[Stored dataset items]
• • • • •
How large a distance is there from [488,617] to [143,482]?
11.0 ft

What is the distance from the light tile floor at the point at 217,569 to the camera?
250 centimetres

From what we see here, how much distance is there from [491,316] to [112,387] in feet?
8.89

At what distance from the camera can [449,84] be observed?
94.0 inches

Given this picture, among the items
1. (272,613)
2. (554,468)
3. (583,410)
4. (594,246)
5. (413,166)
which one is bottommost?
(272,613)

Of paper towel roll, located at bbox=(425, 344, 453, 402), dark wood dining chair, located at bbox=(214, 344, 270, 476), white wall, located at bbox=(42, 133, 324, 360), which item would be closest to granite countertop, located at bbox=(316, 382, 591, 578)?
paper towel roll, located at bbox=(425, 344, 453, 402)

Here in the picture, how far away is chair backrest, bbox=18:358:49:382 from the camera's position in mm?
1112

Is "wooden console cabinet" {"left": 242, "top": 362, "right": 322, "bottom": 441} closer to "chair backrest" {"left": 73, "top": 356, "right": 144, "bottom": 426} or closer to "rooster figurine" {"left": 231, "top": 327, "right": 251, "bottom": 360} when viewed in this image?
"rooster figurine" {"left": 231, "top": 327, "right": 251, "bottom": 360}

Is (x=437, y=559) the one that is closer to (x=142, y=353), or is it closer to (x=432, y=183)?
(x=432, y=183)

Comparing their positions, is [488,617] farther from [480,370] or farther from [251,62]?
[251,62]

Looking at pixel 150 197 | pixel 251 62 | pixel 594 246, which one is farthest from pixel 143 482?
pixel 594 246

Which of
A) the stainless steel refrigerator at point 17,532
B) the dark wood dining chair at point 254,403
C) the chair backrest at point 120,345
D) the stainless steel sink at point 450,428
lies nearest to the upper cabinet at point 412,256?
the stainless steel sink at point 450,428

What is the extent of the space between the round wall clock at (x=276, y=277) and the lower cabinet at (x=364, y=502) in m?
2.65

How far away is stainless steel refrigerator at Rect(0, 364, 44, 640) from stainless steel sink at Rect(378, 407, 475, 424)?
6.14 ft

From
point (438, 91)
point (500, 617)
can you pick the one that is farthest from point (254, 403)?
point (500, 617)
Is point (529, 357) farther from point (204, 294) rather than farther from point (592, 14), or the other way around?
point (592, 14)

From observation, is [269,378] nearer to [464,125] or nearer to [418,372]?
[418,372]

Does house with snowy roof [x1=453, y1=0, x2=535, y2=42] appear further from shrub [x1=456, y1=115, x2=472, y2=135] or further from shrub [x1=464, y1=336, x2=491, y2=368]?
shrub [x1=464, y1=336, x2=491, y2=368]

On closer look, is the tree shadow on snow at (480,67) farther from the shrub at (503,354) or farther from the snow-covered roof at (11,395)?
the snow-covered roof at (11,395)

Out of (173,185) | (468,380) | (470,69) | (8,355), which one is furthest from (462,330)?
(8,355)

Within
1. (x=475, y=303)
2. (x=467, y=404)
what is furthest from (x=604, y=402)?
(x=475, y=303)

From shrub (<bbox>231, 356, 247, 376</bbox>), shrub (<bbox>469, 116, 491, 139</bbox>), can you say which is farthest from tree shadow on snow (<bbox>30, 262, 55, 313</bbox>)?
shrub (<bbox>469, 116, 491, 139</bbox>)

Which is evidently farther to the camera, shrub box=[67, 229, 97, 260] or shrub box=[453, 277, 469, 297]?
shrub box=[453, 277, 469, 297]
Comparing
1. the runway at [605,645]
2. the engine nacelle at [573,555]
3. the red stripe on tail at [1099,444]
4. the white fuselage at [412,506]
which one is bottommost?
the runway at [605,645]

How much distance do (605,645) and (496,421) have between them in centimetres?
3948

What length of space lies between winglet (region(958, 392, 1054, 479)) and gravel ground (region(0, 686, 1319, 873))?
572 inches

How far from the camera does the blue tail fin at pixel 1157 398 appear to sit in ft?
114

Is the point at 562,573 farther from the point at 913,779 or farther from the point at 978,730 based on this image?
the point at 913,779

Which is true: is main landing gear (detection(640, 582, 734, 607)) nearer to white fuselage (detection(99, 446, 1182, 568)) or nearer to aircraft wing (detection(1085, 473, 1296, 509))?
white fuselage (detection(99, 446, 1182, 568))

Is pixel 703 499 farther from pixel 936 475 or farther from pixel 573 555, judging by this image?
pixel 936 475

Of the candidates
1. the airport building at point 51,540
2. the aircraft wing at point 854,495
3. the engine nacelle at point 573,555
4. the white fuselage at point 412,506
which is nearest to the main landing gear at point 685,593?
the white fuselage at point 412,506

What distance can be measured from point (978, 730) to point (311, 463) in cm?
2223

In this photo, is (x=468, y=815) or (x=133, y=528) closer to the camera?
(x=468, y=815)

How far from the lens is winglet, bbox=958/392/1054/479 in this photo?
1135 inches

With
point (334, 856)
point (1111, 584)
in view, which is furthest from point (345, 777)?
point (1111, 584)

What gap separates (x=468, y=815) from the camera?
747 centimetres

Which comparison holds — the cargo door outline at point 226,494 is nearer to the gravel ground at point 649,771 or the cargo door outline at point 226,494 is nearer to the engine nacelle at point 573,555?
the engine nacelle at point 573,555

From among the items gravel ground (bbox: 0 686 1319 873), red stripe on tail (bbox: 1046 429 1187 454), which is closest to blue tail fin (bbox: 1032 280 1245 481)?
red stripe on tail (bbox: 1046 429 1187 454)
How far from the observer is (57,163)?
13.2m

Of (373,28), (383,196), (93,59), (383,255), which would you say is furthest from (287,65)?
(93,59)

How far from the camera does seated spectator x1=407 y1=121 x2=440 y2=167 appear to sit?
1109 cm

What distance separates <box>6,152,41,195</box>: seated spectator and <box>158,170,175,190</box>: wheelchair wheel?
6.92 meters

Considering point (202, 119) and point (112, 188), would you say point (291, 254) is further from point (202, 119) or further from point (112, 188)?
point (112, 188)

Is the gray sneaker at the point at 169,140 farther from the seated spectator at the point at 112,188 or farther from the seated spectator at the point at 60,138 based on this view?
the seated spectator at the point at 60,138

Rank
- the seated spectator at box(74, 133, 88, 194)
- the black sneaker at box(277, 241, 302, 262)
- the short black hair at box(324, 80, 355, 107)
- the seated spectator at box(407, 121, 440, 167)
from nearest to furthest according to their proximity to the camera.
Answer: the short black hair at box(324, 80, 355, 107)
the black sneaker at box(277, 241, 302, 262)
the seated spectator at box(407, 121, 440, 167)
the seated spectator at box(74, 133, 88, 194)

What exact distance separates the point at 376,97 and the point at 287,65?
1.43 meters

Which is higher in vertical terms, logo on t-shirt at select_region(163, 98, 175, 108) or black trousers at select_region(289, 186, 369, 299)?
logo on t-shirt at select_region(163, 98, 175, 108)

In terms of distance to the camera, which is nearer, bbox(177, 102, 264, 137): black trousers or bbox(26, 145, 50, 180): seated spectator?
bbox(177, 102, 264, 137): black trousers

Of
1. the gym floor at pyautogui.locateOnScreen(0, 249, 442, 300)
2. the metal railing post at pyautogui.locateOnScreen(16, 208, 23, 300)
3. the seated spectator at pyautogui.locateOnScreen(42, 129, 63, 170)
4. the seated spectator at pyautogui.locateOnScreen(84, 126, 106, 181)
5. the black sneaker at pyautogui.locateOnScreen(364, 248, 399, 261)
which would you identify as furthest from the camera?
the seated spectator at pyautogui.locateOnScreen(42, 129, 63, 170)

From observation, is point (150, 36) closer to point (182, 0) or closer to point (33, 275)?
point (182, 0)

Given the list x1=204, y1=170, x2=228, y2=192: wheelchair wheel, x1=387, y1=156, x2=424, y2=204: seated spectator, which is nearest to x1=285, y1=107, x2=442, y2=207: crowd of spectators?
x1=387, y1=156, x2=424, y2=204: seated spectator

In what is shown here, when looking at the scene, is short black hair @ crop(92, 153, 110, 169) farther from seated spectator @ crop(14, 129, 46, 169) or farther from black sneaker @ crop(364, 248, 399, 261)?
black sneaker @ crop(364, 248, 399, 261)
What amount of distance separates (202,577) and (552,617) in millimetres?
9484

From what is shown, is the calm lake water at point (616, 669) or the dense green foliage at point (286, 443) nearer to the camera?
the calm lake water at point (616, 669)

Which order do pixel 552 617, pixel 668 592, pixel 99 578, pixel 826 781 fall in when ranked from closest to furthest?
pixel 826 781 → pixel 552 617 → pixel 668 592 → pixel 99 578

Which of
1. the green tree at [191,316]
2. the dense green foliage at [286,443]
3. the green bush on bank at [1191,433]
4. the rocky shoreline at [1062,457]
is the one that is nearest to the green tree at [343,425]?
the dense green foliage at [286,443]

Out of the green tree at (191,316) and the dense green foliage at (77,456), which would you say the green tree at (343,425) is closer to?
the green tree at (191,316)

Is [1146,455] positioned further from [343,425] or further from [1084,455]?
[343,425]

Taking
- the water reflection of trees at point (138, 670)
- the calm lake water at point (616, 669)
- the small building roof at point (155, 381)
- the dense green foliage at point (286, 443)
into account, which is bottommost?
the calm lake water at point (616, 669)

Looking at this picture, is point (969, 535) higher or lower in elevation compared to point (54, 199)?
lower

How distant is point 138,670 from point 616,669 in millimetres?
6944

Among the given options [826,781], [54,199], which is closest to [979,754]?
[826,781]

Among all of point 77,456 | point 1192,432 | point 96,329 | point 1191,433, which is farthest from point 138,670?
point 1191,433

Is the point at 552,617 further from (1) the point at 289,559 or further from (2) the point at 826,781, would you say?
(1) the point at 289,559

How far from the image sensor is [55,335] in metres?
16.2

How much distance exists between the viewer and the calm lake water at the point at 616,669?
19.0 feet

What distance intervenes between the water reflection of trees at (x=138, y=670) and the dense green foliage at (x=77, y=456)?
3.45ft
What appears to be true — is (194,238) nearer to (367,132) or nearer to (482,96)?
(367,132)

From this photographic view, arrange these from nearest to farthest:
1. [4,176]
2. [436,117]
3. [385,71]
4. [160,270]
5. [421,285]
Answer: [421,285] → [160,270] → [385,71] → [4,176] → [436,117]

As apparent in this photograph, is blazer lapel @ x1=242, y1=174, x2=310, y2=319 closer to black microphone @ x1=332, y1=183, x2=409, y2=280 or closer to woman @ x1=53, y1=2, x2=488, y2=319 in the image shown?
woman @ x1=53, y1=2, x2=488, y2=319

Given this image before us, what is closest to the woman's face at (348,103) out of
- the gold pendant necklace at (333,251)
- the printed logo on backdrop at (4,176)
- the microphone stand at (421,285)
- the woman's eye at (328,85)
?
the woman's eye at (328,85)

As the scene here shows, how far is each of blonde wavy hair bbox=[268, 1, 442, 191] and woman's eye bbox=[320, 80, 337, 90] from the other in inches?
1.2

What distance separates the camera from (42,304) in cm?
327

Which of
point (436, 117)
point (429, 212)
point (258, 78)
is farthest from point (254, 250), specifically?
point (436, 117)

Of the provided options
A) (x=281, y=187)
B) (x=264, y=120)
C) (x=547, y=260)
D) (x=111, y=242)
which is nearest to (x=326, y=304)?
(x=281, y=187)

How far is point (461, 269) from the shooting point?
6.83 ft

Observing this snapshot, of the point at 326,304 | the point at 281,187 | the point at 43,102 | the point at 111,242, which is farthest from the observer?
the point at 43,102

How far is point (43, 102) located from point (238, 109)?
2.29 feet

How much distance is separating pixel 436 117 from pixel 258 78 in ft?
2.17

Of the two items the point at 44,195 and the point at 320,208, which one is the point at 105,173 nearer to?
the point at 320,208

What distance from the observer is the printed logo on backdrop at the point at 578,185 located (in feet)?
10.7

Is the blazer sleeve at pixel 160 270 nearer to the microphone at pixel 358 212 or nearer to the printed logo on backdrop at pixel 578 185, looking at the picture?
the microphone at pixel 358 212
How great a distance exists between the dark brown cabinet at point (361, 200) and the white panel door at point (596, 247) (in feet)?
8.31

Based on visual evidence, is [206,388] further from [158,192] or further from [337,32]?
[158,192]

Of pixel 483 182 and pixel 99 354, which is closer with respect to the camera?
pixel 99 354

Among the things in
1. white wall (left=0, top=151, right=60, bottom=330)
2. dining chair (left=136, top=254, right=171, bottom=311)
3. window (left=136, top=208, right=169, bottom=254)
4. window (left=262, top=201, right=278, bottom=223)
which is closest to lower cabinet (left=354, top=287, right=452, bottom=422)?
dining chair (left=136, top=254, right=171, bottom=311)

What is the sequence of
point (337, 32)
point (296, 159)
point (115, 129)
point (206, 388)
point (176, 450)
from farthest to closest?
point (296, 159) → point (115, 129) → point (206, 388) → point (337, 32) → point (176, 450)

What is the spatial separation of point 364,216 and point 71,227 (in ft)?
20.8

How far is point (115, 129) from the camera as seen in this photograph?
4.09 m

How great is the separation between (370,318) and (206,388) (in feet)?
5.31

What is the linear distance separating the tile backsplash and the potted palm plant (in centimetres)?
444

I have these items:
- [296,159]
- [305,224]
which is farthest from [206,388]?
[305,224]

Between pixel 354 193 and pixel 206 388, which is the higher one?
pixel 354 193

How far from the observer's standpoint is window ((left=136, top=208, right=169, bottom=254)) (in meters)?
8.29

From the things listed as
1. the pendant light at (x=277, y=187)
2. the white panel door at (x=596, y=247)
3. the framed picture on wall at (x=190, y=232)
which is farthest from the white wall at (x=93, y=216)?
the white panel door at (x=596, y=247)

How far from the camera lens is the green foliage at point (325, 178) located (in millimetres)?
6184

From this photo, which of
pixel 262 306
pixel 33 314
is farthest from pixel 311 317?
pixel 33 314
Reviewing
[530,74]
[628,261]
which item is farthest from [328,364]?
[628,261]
• • • • •
Could you render the items from their first line through the line containing "250 centimetres", inclusive, as a JSON list of strings, one string per line, with blank lines left out?

[
  "How large a distance is there from [488,617] to [143,482]?",
  "11.0 ft",
  "What is the distance from the light tile floor at the point at 217,569 to the camera?",
  "250 centimetres"
]